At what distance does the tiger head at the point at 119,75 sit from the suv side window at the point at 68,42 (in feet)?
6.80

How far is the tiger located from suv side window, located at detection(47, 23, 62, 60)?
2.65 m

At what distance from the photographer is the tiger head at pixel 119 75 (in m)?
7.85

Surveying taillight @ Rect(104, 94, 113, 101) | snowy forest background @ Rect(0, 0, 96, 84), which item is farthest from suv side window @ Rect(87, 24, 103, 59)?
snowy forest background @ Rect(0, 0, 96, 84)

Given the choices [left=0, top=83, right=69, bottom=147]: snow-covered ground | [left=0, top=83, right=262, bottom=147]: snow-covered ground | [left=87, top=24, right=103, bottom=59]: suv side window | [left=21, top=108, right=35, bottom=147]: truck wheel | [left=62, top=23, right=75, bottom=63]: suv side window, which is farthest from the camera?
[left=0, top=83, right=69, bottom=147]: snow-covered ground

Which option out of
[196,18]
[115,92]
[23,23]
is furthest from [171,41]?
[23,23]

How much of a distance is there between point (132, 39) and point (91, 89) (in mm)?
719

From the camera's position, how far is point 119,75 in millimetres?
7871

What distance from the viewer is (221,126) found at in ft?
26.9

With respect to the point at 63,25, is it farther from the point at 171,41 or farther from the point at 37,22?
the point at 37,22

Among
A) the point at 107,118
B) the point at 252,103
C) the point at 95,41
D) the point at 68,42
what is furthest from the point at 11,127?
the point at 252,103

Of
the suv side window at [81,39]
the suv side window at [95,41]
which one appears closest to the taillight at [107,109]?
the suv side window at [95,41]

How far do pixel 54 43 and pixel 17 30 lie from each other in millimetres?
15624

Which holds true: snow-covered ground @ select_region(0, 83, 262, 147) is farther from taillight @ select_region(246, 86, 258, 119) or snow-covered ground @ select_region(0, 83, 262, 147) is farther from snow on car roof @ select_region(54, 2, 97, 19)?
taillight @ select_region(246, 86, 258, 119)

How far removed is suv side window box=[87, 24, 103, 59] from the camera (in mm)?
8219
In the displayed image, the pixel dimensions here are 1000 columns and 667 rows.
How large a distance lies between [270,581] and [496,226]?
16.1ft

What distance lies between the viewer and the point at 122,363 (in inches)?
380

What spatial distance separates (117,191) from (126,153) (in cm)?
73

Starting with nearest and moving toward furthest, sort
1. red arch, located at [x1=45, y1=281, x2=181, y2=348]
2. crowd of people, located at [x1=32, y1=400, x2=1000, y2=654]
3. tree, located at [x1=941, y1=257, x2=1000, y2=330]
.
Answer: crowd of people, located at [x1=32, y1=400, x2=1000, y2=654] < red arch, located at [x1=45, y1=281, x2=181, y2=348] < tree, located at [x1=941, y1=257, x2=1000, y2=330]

━━━━━━━━━━━━━━━━

- TASK INSTRUCTIONS: Could you give the part of the listing that opens with the line containing "Which holds true: snow-covered" and runs through the end of the listing again, changing "distance" to "separation" and leaving everything else the same?

- SOLVED PROBLEM:
Which holds true: snow-covered ground @ select_region(0, 83, 262, 147) is farther from taillight @ select_region(246, 86, 258, 119) or snow-covered ground @ select_region(0, 83, 262, 147) is farther from snow on car roof @ select_region(54, 2, 97, 19)?
taillight @ select_region(246, 86, 258, 119)

How far removed is suv side window box=[87, 24, 103, 59] from the camera (in mm)?
8219
In the displayed image, the pixel dimensions here are 1000 columns and 667 rows.
How large a separation lies between [270,581] and [496,226]?
16.1ft

What separation lies between the viewer and the point at 122,363 (in inches)?
380

What spatial separation separates (117,191) from (126,153) (in cm)?
73

Starting with nearest and moving toward furthest, sort
1. red arch, located at [x1=45, y1=281, x2=181, y2=348]
2. crowd of people, located at [x1=32, y1=400, x2=1000, y2=654]
3. tree, located at [x1=941, y1=257, x2=1000, y2=330]
.
Answer: crowd of people, located at [x1=32, y1=400, x2=1000, y2=654] < red arch, located at [x1=45, y1=281, x2=181, y2=348] < tree, located at [x1=941, y1=257, x2=1000, y2=330]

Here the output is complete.